The puppy, an indeterminate mix with a short, smooth, fawn-colored coat was channeling the previous doggy resident and keeping a close eye on Ray, but her tail was tucked between her legs.
"Hi," I yelled to the woman, "Is your puppy friendly? Can Ray come and meet her?"
I had never met the woman before but I knew that she knew about Ray from Halle's grandma, Deborah.
"She's very timid," the woman yelled back, "She's afraid of everything, but you can come over if you want."
At the sound of her voice, Ray had stopped and looked in the woman's direction, his tail wagging. He was looking forward to making a new acquaintance.
As we crossed the street, the puppy, with tail still tucked between her legs, skittered behind her owner at the maximum length her leash would allow.
"Hi, Ray," said the woman giving Ray a friendly pat.
The puppy paced nervously behind her owner while Ray happily greeted his new friend.
"Ray, there's a dog in front of you," I told the oblivious hound.

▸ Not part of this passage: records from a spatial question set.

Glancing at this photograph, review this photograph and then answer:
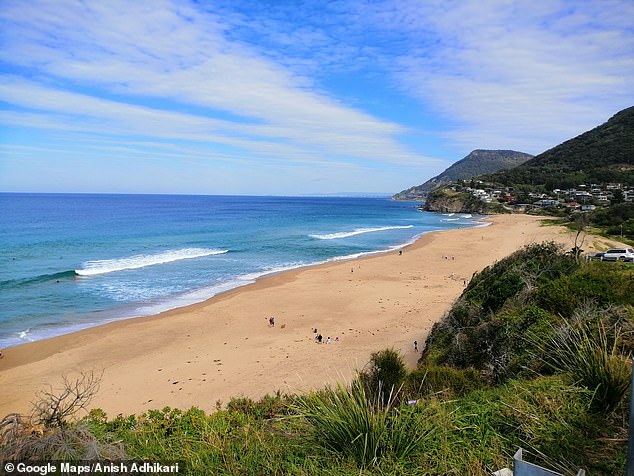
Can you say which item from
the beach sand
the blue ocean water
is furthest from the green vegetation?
the blue ocean water

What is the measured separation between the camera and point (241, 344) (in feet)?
52.4

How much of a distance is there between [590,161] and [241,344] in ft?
392

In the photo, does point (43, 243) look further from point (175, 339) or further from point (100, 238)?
point (175, 339)

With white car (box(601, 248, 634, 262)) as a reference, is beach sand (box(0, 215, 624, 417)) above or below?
below

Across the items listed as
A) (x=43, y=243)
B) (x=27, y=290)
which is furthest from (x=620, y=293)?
(x=43, y=243)

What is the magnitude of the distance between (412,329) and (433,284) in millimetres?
9761

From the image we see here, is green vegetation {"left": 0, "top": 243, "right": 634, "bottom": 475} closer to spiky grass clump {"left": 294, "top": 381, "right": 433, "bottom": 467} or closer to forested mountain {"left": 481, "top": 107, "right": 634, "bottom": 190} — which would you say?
spiky grass clump {"left": 294, "top": 381, "right": 433, "bottom": 467}

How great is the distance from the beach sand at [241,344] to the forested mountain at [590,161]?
8153 cm

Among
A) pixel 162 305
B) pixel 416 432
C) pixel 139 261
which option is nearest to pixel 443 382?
pixel 416 432

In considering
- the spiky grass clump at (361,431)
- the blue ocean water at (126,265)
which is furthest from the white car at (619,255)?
the spiky grass clump at (361,431)

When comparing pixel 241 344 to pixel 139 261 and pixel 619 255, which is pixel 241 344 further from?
pixel 139 261

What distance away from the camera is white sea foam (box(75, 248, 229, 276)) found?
2901 centimetres

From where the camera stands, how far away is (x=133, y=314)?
64.5 feet

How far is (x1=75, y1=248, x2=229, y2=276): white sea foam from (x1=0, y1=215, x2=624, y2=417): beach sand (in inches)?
431
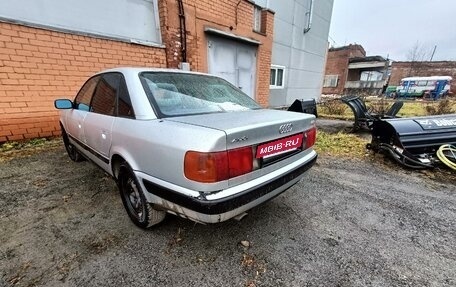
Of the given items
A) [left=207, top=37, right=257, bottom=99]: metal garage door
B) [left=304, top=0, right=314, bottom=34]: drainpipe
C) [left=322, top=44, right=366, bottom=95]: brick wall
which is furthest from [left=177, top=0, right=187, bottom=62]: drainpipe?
[left=322, top=44, right=366, bottom=95]: brick wall

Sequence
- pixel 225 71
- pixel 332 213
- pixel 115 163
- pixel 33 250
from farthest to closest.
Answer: pixel 225 71 < pixel 332 213 < pixel 115 163 < pixel 33 250

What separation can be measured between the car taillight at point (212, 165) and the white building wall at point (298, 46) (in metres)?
8.85

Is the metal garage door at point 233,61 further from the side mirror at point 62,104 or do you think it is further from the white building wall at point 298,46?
the side mirror at point 62,104

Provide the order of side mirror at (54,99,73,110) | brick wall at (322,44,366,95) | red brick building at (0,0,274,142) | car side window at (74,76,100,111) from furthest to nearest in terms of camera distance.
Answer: brick wall at (322,44,366,95)
red brick building at (0,0,274,142)
side mirror at (54,99,73,110)
car side window at (74,76,100,111)

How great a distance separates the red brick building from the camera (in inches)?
163

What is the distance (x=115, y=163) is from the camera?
229 cm

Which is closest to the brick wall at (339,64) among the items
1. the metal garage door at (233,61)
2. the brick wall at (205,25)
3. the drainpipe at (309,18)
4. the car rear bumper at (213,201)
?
the drainpipe at (309,18)

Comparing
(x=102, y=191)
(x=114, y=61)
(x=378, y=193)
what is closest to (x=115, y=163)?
(x=102, y=191)

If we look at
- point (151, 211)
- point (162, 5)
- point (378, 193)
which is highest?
point (162, 5)

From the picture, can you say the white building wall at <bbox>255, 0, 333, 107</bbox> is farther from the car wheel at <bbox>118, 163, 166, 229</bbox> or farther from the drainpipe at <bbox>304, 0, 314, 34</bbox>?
the car wheel at <bbox>118, 163, 166, 229</bbox>

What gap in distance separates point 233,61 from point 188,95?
6184 mm

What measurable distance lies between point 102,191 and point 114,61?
367cm

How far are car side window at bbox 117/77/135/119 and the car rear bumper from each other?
24.5 inches

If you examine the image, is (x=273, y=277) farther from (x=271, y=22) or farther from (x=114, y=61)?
(x=271, y=22)
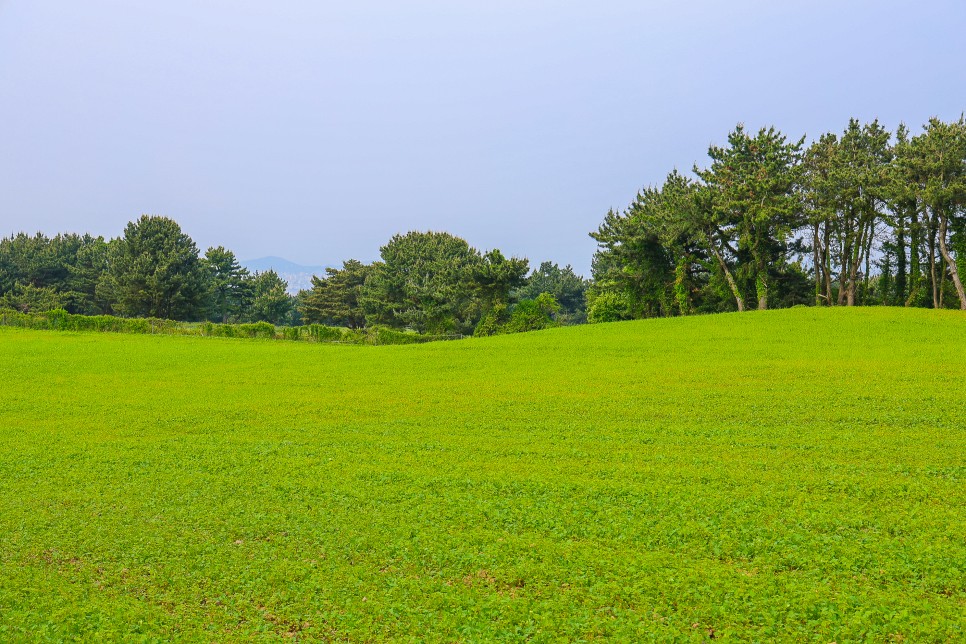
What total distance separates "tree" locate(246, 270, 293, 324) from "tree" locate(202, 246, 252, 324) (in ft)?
4.22

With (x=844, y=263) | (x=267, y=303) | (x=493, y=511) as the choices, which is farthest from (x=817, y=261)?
(x=267, y=303)

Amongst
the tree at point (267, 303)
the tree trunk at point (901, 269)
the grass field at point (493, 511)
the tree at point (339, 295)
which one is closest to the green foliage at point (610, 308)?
the tree trunk at point (901, 269)

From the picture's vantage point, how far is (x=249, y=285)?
83125 millimetres

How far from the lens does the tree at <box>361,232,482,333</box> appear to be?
61844mm

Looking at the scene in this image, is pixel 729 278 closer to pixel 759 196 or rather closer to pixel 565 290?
pixel 759 196

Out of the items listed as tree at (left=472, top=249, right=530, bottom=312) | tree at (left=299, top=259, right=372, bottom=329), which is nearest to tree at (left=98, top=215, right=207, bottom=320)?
tree at (left=299, top=259, right=372, bottom=329)

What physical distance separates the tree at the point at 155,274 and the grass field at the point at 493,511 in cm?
5469

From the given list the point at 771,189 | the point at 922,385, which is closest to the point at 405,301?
the point at 771,189

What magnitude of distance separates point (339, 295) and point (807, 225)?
58.0m

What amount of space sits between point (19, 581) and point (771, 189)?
48.9 meters

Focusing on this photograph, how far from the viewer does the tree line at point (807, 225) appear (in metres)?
38.8

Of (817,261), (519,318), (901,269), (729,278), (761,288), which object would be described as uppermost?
(817,261)

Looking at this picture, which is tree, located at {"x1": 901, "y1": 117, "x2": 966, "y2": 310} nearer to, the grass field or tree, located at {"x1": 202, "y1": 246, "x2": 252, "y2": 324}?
the grass field

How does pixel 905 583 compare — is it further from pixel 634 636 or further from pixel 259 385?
pixel 259 385
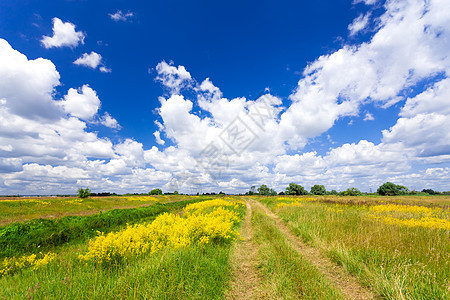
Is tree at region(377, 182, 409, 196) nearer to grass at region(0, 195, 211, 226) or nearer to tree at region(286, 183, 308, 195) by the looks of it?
tree at region(286, 183, 308, 195)

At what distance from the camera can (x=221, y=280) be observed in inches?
173

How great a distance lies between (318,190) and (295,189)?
15367 mm

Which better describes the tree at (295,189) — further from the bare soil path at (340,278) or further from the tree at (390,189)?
the bare soil path at (340,278)

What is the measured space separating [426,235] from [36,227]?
19.8 m

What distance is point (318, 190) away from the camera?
4326 inches

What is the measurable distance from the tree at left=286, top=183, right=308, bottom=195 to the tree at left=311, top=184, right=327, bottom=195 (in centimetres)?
618

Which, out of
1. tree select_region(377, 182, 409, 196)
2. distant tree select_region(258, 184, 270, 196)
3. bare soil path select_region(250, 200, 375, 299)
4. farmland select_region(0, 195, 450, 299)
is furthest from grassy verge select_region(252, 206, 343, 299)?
distant tree select_region(258, 184, 270, 196)

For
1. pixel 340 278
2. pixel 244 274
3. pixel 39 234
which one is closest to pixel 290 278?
pixel 244 274

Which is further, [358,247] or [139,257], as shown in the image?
[358,247]

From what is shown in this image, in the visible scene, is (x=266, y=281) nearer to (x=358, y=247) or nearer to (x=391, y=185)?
(x=358, y=247)

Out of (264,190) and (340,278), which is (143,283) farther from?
(264,190)

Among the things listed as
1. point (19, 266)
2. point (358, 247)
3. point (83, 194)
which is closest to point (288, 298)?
point (358, 247)

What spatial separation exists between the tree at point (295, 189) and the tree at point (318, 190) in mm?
6183

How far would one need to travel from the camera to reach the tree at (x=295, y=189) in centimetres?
10669
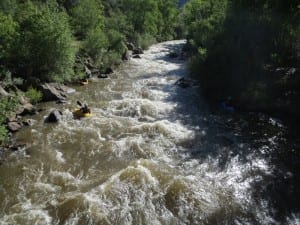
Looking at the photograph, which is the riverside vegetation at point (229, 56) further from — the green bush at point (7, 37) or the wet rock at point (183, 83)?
the wet rock at point (183, 83)

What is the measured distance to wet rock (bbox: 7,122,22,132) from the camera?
2067 centimetres

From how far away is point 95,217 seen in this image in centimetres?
1290

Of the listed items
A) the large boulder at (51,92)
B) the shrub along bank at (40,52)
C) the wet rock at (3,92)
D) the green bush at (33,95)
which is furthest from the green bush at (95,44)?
the wet rock at (3,92)

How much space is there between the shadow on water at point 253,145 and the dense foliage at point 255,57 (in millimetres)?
1817

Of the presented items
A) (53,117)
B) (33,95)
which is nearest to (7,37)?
(33,95)

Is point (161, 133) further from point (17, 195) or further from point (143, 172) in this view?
point (17, 195)

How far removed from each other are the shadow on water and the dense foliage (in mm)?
1817

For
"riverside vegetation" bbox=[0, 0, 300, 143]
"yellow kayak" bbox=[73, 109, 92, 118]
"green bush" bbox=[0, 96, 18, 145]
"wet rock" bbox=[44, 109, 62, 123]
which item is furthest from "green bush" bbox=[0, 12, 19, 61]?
→ "yellow kayak" bbox=[73, 109, 92, 118]

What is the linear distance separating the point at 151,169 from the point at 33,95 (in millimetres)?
13485

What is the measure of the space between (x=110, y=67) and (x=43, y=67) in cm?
1028

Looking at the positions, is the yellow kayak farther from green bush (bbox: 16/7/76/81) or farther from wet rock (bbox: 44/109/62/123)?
green bush (bbox: 16/7/76/81)

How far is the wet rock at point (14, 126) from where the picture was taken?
2067 cm

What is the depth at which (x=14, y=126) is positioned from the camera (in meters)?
21.0

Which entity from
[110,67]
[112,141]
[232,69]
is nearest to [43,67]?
[110,67]
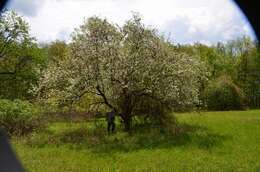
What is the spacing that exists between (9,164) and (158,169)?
681 centimetres

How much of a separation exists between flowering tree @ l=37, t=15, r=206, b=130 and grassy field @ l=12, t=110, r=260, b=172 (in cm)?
176

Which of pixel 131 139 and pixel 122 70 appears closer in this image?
pixel 131 139

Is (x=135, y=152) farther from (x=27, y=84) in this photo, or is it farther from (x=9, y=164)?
(x=27, y=84)

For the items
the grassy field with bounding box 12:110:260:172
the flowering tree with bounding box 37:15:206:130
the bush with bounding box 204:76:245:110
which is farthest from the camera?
the bush with bounding box 204:76:245:110

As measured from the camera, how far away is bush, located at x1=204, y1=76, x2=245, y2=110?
2307 inches

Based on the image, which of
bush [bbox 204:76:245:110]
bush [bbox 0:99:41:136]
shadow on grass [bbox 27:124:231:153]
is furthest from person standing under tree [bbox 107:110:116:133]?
bush [bbox 204:76:245:110]

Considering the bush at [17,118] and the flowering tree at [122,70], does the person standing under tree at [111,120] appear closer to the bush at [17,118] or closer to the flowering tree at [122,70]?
the flowering tree at [122,70]

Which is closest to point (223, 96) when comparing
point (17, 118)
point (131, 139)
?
point (17, 118)

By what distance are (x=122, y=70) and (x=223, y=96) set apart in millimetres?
37760

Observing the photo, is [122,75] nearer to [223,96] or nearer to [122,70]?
[122,70]

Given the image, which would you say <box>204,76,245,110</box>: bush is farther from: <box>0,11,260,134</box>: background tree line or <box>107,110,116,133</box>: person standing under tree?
<box>107,110,116,133</box>: person standing under tree

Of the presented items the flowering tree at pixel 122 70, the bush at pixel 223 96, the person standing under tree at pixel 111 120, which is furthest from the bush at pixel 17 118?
the bush at pixel 223 96

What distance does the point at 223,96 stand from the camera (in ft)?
192

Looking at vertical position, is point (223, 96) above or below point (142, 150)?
above
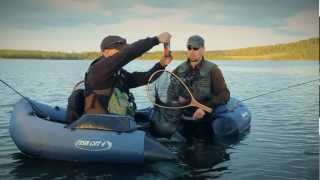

Ray's head tilted to one side as he 'looked' in the puppy's direction then strained at his leash to get a sniff of whatever-it-was.
The puppy paced nervously.
"Ray, SIT," I commanded.
Not wanting to do it but being a good boy, Ray sat. The puppy took a cautious step closer.
"Ray, FLOP," I said, having little expectation that he would actually do so.
Ray stood. The puppy anxiously moved back.
Ray walked a few steps into the yard and flopped flat.
"Oh, Ray, you are such a good dog," I said, impressed that Ray was calmly submitting to being sniffed by the little girl pup.
Mentally, I was incredulously comparing Ray's behavior around the nervous little puppy with the way he acts when he's around Jasper, the Australian Cattle Dog pup. It was difficult to reconcile the two Rays. I found myself thinking of the movie "The Mask" with Jim Carey; one minute he's a nice, schlubby guy, then he puts on a mask and becomes a frenetic cartoon character. The same thing happens to Ray when Jasper is around.
The puppy was sniffing different parts of Rays body and head, stepping on him every now-and-again, then quickly scooting out of the way in alarm. Ray was inert through it all.
The little dog's owner and I chatted a bit, watching the dog show. Looking a bit more relaxed but still alert, the pup lay down within a couple inches of one of Ray's big paws. Then, when the big dog remained unmoving, she relaxed further, stretching out flat between Ray's feet, inadvertently touching his belly in the process.
Startled at the unexpected contact, Ray leapt to his feet. The puppy bolted, then turned, came closer, and started barking at Ray. Unexpectedly, her tail was wagging. She liked the new game.
I laughed and pulled at Ray's leash.
"C'mon Ray, let's go home," I said to my dog.
Ray obligingly came with me. The little dog, her fear forgotten, strained at her leash to follow her new-found playmate.